Today's graphics processing unit (GPU) applications produce vast volumes of data, which are challenging to store and transfer efficiently. Thus, data compression is becoming a critical technique to mitigate the storage burden and communication cost. LZSS is the core algorithm in many widely used compressors, such as Deflate. However, existing GPU-based LZSS compressors suffer from low throughput due to the sequential nature of the LZSS algorithm.

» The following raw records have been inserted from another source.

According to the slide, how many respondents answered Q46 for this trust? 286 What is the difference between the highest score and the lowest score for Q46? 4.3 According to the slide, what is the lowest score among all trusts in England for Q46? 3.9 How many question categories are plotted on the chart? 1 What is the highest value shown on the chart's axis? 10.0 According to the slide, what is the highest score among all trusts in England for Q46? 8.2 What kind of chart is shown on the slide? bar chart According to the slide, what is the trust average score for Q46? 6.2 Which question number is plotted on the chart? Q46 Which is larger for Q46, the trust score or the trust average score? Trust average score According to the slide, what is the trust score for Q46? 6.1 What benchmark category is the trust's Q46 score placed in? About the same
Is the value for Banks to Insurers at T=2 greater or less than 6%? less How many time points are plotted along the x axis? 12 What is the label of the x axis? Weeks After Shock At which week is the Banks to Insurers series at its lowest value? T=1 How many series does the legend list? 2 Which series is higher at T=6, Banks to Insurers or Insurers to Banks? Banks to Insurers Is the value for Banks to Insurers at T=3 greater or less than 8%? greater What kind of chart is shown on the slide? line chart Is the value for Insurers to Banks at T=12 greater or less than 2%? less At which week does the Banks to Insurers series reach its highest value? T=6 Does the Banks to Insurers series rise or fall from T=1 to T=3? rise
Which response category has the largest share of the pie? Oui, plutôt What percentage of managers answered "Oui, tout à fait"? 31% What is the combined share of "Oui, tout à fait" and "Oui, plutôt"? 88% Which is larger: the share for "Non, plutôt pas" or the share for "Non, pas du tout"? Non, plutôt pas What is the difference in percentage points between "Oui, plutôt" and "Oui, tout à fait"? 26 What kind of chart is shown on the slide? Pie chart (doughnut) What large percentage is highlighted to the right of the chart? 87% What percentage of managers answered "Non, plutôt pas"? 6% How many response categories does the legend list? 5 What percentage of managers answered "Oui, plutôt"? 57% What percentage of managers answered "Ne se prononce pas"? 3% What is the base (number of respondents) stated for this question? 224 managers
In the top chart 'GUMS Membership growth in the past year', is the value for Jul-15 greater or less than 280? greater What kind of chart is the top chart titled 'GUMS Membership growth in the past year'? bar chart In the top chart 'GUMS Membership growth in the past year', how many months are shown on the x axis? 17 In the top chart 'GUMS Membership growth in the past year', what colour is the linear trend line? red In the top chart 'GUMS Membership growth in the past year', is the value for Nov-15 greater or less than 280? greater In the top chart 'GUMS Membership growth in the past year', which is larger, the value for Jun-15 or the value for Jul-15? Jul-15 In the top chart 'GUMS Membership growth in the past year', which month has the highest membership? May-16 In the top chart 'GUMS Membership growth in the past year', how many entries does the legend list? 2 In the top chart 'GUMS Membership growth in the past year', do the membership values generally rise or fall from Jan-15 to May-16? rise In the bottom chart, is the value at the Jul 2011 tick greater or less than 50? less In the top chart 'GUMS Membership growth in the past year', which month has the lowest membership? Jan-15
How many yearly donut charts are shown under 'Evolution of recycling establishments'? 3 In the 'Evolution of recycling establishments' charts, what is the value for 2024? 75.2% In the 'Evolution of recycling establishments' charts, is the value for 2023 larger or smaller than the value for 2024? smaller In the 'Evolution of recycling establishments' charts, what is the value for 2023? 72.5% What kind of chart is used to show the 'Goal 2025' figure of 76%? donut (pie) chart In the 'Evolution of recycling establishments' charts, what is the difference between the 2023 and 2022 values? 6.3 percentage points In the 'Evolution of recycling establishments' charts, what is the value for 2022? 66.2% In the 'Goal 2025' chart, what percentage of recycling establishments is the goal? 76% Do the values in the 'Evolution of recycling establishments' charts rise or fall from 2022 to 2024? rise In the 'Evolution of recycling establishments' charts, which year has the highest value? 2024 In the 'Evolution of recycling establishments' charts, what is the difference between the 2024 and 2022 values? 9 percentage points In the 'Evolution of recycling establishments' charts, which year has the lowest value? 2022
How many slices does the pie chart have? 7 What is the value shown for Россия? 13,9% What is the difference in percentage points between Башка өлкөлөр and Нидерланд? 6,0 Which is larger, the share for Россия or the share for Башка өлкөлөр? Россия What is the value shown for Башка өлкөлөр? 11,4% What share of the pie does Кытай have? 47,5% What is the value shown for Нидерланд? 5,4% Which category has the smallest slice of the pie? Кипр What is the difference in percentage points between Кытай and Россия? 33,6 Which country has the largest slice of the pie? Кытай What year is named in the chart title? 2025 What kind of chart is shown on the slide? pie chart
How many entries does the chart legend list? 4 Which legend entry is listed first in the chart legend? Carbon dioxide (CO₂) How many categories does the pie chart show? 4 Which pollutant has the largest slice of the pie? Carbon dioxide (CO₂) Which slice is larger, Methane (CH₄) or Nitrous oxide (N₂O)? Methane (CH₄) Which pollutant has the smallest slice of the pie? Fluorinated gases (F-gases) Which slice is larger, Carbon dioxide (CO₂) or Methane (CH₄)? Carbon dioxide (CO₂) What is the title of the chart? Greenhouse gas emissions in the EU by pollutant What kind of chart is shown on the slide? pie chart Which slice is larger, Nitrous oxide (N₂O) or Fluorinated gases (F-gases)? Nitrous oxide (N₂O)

Moreover, many GPU applications produce multi-byte data (e.g., int16/int32 index, floating-point numbers), while the current LZSS compression only takes single-byte data as input. To this end, in this work, we propose GPULZ, a highly efficient LZSS compression on modern GPUs for multi-byte data. The contribution of our work is fourfold: First, we perform an in-depth analysis of existing LZ compressors for GPUs and investigate their main issues. Then, we propose two main algorithm-level optimizations. Specifically, we (1) change prefix sum from one pass to two passes and fuse multiple kernels to reduce data movement between shared memory and global memory, and (2) optimize existing pattern-matching approach for multi-byte symbols to reduce computation complexity and explore longer repeated patterns. Third, we perform architectural performance optimizations, such as maximizing shared memory utilization by adapting data partitions to different GPU architectures. Finally, we evaluate GPULZ on six datasets of various types with NVIDIA A100 and A4000 GPUs. Results show that GPULZ achieves up to 272.1X speedup on A4000 and up to 1.4X higher compression ratio compared to state-of-the-art solutions.

翻译：当今图形处理单元（GPU）应用会产生海量数据，这些数据在高效存储与传输方面面临严峻挑战。因此，数据压缩正成为缓解存储负担与通信成本的关键技术。LZSS算法是Deflate等众多广泛使用的压缩器的核心算法。然而，受限于LZSS算法的顺序特性，现有基于GPU的LZSS压缩器存在吞吐量低的问题。此外，许多GPU应用生成多字节数据（例如int16/int32索引、浮点数），而当前LZSS压缩仅以单字节数据作为输入。为此，本文提出GPULZ——一种在当代GPU上实现高效多字节数据LZSS压缩的方案。本工作贡献包含四方面：首先，深入分析现有GPU上LZ压缩器并探究其主要问题；其次，提出两项核心算法级优化：（1）将前缀和从单遍计算改为双遍计算并融合多个核函数，以减少共享内存与全局内存间的数据迁移，（2）优化面向多字节符号的现有模式匹配方法以降低计算复杂度并探索更长重复模式；第三，执行架构级性能优化，例如通过适配不同GPU架构的数据分区策略最大化共享内存利用率；最后，使用NVIDIA A100与A4000 GPU在六类不同数据集上评估GPULZ。结果表明，与现有最优方案相比，GPULZ在A4000上实现最高272.1倍加速比，压缩率提升最高达1.4倍。